The lost e-mails cover a critical period in 2002 when Justice Department attorneys labored under heavy pressure on a memo that gave the CIA a green light to use simulated drowning, sleep deprivation and other interrogation techniques against al-Qaida suspects.

"Why were these critical records deleted? Why were they kept from investigators?" Senate Judiciary Chairman Patrick Leahy, D-Vt., asked at a hearing Friday.

The dispute is being closely followed by human rights advocates and legal experts because the e-mails could shed light on communications among the Justice Department, the CIA and the White House about the development of policy on detainee interrogations, one of the Bush administration's most fraught legacies. A federal prosecutor has opened a criminal inquiry into mistreatment of al-Qaida suspects and the destruction of videotapes depicting some of the interrogations.

The focus on missing e-mails revives a long-standing controversy that for years dogged the Bush administration, which had fought a lawsuit seeking electronic messages from government officials. Only after President George W. Bush returned to Texas did his officials turn over the 22 million documents.

Citizens for Responsibility and Ethics in Washington, a government watchdog group, called on the Justice Department to launch a criminal inquiry into the recently disclosed disappearance of the e-mail messages, which could violate the Federal Records Act. The National Archives also asked the department why it had not been notified about the missing messages before the release of the ethics report late last week.

Acting Deputy Attorney General Gary Grindler told lawmakers at the hearing that the ethics report "does not suggest there is anything nefarious" about the missing documents. Under questions from Leahy, Grindler said he had directed a department administrator "to determine exactly what was going on with respect to the archiving of these e-mails."

"If they are retrievable, I will direct him to retrieve them," Grindler said.

Former Justice Department lawyer William Yeomans told an audience this week at a legal conference sponsored by the left-leaning Alliance for Justice that the missing e-mails represent "a gaping hole in the ethics investigation."
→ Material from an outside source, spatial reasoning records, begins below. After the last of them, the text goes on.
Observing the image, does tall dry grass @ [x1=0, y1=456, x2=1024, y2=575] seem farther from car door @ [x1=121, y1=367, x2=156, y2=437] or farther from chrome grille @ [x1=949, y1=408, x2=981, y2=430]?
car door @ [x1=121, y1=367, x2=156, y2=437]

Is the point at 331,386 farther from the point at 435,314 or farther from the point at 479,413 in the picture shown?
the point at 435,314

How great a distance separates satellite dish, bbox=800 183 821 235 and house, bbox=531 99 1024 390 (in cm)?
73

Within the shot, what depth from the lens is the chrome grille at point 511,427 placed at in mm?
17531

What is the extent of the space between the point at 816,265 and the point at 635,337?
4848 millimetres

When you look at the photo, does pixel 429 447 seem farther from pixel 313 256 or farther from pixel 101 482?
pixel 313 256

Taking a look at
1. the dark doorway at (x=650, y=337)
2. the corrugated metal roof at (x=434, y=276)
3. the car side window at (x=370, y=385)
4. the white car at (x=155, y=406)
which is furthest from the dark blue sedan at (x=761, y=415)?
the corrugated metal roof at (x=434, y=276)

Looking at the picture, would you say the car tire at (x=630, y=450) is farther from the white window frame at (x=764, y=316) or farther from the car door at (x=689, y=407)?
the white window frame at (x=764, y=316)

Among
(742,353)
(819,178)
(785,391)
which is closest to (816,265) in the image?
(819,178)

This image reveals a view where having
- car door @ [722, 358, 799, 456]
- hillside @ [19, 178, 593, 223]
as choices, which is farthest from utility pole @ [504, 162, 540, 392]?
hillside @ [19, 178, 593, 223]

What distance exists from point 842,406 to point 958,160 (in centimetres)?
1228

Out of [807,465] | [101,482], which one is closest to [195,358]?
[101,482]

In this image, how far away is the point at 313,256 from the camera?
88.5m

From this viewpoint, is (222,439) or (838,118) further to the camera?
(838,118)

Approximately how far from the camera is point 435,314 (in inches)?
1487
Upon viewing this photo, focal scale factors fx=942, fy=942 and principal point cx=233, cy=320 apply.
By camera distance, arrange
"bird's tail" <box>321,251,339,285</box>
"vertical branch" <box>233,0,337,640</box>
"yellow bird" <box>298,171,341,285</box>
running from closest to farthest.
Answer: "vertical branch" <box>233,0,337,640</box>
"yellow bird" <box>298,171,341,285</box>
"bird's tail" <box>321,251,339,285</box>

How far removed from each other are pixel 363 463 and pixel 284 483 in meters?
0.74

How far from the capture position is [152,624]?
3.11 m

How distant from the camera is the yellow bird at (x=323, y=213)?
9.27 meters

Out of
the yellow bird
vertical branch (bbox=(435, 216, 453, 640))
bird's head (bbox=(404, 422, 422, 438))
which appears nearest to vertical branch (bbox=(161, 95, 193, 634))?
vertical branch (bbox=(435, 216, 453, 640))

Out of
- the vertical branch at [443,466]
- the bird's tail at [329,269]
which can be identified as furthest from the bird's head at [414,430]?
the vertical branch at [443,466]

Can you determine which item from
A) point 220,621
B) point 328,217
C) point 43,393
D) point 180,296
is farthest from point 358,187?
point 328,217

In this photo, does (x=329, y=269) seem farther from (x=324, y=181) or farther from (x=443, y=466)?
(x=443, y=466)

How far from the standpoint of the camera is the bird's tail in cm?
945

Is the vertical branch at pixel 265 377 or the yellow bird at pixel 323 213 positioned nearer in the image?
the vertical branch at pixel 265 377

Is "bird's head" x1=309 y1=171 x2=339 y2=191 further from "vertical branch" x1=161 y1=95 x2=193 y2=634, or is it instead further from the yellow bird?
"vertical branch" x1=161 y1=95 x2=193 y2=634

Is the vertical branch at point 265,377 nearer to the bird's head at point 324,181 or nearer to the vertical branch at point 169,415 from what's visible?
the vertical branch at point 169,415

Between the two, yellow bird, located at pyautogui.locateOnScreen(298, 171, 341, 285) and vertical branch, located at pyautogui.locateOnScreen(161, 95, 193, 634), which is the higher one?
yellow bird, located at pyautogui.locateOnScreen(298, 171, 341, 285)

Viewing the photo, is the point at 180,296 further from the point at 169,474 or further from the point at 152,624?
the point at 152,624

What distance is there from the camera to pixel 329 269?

The department's Office of Professional Responsibility, an internal affairs unit, concluded that former department lawyers John Yoo and Jay Bybee had committed misconduct in the preparation of the memos. But the OPR was overruled by 40-year department veteran David Margolis, who downgraded the recommendation and instead found that Yoo and Bybee had displayed poor judgment.

At the Senate hearing, Grindler told lawmakers that the Margolis ruling was made "without interference" by senior Justice Department officials and that no attorney general or deputy has ever overturned the conclusion of a senior career attorney in an ethics case.

Grindler said the department has "confidence in OPR's ability to investigate allegations of professional misconduct against department attorneys."

But analysts have harshly criticized the ethics unit's pace of investigation, its reasoning and its conclusions, a process that continued this week. Michael Frisch, a former official at the D.C. Office of Bar Counsel, which polices ethics violations by attorneys, asserted that OPR and Margolis did not take into account a relevant legal rule: whether the lawyers who drafted the memos had counseled or assisted their client in criminal or fraudulent conduct.

Defense attorneys portrayed Yoo and Bybee as "vindicated" by the ethics process. Miguel Estrada, an attorney for Yoo, said that his client "was long gone when OPR commenced its investigation and has no basis for knowing whether e-mails are gone or why."

At Friday's hearing, Sen. Jeff Sessions, R-Ala., said that "second-guessing good people who made decisions in tough times" could send a dangerous message to people who are considering government service. Jonathan Godfrey, a spokesman for the House Judiciary Committee, said the committee is working to schedule a hearing and "expects to hear directly" from Bybee and Yoo.